> **EXERCISE AIM**
The expected result is the full listing, retyped exactly, without a single picture.

# # # # # # #

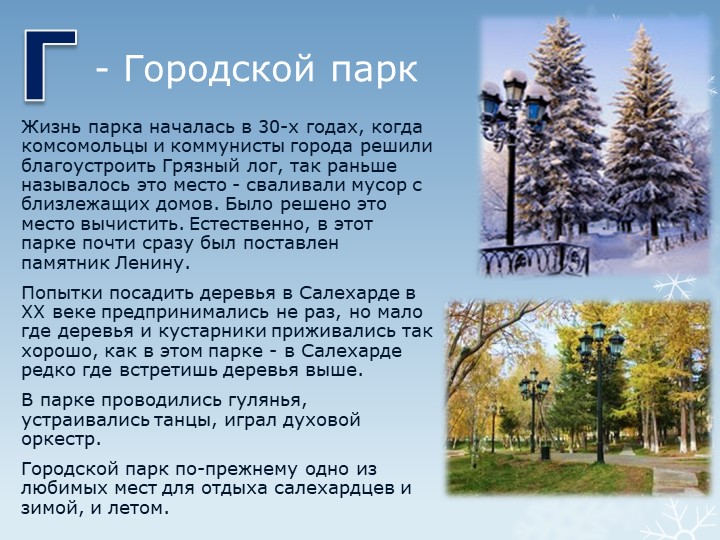 Г - Городской парк

Жизнь парка началась в 30-х годах, когда комсомольцы и коммунисты города решили благоустроить Грязный лог, так раньше называлось это место - сваливали мусор с близлежащих домов. Было решено это место вычистить. Естественно, в этот парке почти сразу был поставлен памятник Ленину.

Попытки посадить деревья в Салехарде в XX веке предпринимались не раз, но мало где деревья и кустарники приживались так хорошо, как в этом парке - в Салехарде редко где встретишь деревья выше.

В парке проводились гулянья, устраивались танцы, играл духовой оркестр.

Городской парк по-прежнему одно из любимых мест для отдыха салехардцев и зимой, и летом.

# # # # # # #

> **YOUR SOLUTION**
 Г - Городской парк

Жизнь парка началась в 30-х годах, когда комсомольцы и коммунисты города решили благоустроить Грязный лог, так раньше называлось это место - сваливали мусор с близлежащих домов. Было решено это место вычистить. Естественно, в этот парке почти сразу был поставлен памятник Ленину.

Попытки посадить деревья в Салехарде в XX веке предпринимались не раз, но мало где деревья и кустарники приживались так хорошо, как в этом парке - в Салехарде редко где встретишь деревья выше.

В парке проводились гулянья, устраивались танцы, играл духовой оркестр.

Городской парк по-прежнему одно из любимых мест для отдыха салехардцев и зимой, и летом.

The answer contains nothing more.